This looks like a really interesting project, from fellow Penn history of science product Josh Berson:

Somatic Niche Construction

Dramatic changes are unfolding in the shape of inhabited space, characterized by growing density, mobility, and noise. These changes have implications for how we hold and move our bodies, how we gauge intentionality in others, and how we enact shared intentions and emotions—in short, for how we are socialized and acculturated as kinesthetic and somatosensory beings….

We are, at every moment, engaged in a process of ‘somatic niche construction’, shaping our environment to support particular habits of movement and embodied cognition and at the same time adapting our habits to environmental circumstance. Niche construction is political: we don’t all share the same capacities to reshape our living space to accommodate or modulate a distinctive somatic signal, nor do we share the same value schemata—what looks like mania to you may feel like flourishing to me.

Josh is certainly right to point out that for many people, the ability to control their environments in order to control the contents of their consciousness, to paraphrase William James, is an expression of power. The ability to say “hold all calls” (to someone who will then hold their calls), or to go off the grid when going on vacation, reflects a measure of privilege, an ability to control one’s space and access to it.

But the ability is one that anyone can reclaim, though cultivating it does require work. The Southern California Prison Meditation Project, or the Prison Mindfulness Project on the East Coast, helps build an interior capacity for niche construction among people with very little real power in their daily lives. You might also whether monastics are privileged in a way the rest of the world recognizes. They live strictly-ordered lives, and vows of poverty and obedience (not to mention chastity) aren’t exactly ones you see CEOs or politicians taking. Yet for those who take to the life find the challenges very rewarding, and the ability to live without the distractions of the normal world essential to their spiritual growth.

The point is, I don’t want to give up the idea of “niche construction” as a political act that’s only available to the powerful. Even in today’s world, it’s still available as an act of resistance, a way to challenge the system and deny it the ability to shape you completely.

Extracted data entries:
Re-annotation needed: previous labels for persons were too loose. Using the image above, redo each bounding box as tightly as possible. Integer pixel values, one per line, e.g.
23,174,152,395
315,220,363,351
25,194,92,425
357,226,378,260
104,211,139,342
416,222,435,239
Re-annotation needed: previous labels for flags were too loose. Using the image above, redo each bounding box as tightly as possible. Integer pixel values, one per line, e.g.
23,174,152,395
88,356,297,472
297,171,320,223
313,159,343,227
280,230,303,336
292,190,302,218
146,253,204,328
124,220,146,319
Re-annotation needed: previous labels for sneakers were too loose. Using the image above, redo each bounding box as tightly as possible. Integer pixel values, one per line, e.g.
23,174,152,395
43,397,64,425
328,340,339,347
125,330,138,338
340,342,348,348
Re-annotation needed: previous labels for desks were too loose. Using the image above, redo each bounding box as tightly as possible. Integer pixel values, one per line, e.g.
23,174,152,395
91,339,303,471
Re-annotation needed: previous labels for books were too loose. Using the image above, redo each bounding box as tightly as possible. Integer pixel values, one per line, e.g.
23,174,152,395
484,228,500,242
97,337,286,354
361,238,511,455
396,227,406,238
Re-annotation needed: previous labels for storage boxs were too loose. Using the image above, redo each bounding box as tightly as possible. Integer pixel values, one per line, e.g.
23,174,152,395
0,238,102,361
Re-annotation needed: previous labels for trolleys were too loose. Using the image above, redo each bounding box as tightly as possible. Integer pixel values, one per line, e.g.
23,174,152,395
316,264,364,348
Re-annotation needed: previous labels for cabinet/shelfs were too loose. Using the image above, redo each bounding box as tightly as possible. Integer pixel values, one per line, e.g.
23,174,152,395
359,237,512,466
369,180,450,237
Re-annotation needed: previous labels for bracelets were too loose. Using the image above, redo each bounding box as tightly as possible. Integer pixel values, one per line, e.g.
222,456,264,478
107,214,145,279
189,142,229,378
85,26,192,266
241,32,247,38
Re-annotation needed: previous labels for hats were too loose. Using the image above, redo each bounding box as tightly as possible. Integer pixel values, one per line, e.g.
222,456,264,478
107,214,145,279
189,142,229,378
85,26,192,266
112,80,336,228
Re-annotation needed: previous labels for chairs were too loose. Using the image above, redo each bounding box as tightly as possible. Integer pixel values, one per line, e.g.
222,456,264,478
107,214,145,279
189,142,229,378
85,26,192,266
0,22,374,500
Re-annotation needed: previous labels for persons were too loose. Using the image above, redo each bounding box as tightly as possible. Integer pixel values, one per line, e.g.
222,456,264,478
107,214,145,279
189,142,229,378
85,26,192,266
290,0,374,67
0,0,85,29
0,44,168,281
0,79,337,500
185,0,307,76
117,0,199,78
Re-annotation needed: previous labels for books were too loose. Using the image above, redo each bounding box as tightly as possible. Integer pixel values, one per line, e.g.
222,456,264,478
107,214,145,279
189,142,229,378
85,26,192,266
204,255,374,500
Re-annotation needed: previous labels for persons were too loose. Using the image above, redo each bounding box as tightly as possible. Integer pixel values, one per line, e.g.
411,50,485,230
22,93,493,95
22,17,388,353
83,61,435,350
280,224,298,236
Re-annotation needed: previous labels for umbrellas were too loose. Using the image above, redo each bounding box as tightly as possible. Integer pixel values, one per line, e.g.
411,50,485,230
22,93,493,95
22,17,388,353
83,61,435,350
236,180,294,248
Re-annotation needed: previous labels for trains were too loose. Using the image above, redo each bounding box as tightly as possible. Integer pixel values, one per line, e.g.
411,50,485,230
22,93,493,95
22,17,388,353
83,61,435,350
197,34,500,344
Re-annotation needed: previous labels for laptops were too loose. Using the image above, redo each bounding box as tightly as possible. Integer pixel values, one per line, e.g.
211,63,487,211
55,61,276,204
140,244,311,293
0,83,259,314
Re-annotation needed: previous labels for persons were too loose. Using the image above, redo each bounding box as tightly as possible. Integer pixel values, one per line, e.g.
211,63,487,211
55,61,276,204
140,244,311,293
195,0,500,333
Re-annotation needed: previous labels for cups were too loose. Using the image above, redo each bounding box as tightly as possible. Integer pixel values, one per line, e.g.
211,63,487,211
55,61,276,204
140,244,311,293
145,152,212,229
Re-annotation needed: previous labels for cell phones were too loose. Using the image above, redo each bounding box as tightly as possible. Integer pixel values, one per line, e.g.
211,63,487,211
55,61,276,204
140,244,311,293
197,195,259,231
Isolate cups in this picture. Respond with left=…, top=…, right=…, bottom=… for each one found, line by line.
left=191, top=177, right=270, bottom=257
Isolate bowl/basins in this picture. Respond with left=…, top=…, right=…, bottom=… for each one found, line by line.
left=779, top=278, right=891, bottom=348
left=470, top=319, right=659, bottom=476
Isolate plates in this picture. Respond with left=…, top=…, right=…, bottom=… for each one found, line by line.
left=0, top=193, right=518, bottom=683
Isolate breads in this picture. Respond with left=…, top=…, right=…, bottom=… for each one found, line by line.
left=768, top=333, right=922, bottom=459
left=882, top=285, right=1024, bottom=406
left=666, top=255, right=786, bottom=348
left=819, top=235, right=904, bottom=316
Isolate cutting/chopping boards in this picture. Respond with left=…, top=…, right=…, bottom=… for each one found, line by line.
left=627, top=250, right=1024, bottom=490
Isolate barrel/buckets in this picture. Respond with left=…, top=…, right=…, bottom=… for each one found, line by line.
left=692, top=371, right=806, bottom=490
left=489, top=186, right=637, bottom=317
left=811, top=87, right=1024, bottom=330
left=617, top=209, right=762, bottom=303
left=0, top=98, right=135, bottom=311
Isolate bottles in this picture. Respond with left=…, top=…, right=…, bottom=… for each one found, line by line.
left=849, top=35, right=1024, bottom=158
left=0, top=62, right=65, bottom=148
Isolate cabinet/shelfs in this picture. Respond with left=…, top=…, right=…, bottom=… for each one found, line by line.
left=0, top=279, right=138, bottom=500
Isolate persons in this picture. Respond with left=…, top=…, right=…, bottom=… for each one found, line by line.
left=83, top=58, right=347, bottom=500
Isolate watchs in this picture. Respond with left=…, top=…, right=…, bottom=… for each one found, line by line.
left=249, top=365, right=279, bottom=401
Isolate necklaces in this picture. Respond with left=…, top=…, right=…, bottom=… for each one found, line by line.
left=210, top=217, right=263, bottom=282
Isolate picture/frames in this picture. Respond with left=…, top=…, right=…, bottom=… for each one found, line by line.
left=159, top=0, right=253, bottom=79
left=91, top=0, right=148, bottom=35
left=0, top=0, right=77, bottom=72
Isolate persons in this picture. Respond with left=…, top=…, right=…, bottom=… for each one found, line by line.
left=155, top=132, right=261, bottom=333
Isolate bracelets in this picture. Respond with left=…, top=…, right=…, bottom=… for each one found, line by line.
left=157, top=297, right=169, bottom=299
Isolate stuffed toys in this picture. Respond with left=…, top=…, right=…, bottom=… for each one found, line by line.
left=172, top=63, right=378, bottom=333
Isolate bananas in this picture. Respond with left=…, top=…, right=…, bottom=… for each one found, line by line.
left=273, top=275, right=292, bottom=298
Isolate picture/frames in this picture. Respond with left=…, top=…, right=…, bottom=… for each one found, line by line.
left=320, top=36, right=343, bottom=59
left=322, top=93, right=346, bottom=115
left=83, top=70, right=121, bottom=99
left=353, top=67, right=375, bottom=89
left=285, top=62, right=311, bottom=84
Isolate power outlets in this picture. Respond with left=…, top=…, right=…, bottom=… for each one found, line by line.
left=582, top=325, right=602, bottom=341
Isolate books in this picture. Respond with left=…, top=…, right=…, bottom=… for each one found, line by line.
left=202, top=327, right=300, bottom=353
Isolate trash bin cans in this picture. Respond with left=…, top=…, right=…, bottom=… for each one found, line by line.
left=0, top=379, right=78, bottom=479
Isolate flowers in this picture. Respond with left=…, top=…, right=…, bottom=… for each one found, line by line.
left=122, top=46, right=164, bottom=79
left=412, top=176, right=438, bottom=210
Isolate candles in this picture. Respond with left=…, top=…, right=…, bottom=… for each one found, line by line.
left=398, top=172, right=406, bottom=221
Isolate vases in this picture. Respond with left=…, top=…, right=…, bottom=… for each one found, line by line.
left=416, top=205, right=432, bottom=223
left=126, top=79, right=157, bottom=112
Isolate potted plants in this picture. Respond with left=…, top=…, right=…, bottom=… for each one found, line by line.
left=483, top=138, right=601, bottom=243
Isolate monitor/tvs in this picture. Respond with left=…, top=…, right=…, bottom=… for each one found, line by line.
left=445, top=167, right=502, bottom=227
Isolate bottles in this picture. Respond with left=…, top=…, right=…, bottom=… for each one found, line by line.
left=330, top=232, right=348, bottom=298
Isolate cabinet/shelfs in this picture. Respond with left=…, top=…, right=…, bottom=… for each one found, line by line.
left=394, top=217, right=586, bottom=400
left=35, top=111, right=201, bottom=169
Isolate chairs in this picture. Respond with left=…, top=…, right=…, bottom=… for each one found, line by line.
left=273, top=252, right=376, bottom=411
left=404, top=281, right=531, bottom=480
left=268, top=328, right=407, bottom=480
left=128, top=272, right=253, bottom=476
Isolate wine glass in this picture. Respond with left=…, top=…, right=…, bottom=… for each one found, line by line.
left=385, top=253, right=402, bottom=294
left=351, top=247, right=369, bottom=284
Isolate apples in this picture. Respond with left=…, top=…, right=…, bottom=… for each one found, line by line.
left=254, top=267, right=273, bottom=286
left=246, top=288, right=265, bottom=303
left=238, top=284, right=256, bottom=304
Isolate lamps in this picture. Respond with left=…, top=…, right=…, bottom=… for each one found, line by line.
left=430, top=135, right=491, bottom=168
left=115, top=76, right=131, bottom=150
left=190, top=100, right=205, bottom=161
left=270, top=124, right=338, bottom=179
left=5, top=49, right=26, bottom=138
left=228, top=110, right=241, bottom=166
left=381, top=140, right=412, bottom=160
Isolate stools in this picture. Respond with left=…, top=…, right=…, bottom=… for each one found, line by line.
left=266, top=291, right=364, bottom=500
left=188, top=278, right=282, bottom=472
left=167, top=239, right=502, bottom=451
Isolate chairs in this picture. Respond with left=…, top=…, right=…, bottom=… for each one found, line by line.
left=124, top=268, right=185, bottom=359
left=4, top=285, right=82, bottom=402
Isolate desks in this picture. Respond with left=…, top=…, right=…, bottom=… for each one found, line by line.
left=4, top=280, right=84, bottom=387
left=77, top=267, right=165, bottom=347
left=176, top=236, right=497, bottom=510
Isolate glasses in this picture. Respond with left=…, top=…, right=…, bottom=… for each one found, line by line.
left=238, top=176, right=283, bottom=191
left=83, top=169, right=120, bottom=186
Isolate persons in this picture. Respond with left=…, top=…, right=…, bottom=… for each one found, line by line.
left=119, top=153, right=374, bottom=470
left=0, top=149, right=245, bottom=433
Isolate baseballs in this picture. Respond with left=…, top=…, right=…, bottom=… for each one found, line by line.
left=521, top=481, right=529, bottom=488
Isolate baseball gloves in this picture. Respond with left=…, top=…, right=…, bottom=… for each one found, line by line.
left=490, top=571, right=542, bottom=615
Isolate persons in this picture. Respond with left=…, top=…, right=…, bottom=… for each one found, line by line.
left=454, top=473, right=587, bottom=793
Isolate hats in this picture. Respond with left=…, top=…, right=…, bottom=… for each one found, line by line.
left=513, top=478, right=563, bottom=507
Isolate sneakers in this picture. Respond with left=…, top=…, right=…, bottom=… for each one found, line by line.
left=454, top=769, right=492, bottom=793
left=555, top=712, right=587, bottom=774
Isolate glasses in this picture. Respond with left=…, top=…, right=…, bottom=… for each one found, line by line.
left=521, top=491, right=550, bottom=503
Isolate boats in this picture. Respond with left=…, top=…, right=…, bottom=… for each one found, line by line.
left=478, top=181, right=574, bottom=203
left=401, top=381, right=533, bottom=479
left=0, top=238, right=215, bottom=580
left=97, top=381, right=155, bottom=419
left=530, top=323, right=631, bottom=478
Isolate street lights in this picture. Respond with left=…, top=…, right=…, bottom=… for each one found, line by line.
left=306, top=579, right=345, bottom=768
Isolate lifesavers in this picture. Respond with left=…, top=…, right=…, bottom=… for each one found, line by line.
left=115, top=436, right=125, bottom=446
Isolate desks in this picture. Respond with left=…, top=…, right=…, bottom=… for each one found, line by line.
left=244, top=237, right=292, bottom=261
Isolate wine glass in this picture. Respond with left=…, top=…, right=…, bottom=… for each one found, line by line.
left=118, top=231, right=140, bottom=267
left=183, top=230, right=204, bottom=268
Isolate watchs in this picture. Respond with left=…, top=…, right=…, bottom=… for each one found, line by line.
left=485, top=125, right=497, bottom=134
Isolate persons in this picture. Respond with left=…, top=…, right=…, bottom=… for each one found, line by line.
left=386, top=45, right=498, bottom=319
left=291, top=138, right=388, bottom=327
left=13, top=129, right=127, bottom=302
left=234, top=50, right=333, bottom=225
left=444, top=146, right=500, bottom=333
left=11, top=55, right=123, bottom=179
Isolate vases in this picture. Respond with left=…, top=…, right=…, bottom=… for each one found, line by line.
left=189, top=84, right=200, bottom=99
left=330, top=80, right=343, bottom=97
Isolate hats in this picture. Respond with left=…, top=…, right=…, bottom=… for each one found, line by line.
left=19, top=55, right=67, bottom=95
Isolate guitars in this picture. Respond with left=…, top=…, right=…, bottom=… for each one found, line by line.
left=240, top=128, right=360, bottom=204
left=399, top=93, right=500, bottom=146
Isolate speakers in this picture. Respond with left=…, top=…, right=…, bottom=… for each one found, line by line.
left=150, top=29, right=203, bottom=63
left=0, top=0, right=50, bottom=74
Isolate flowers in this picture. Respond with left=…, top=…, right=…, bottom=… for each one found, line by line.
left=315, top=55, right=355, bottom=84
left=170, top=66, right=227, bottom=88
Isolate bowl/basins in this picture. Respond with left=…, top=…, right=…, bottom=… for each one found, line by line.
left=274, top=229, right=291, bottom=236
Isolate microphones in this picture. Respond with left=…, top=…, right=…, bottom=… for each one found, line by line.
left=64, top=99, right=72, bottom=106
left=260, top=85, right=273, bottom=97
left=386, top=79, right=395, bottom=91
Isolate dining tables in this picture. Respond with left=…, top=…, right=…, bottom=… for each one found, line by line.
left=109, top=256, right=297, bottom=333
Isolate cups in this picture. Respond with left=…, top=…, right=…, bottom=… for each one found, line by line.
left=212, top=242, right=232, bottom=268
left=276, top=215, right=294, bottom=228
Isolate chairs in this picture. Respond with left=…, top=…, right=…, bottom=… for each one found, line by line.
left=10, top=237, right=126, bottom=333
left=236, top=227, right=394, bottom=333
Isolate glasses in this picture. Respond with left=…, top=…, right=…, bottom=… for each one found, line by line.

- What you need to do
In the post on somatic niche construction, condense the paragraph beginning "We are, at every moment" into a short bulleted list that keeps its main facts. These rows have no connection to the text above.

- Solution below
- We are always engaged in "somatic niche construction": shaping our environment to support particular habits of movement and embodied cognition, while adapting those habits to environmental circumstance.
- Niche construction is political.
- People do not share the same capacities to reshape their living space to accommodate or modulate a distinctive somatic signal.
- Nor do they share the same value schemata: what looks like mania to one person may feel like flourishing to another.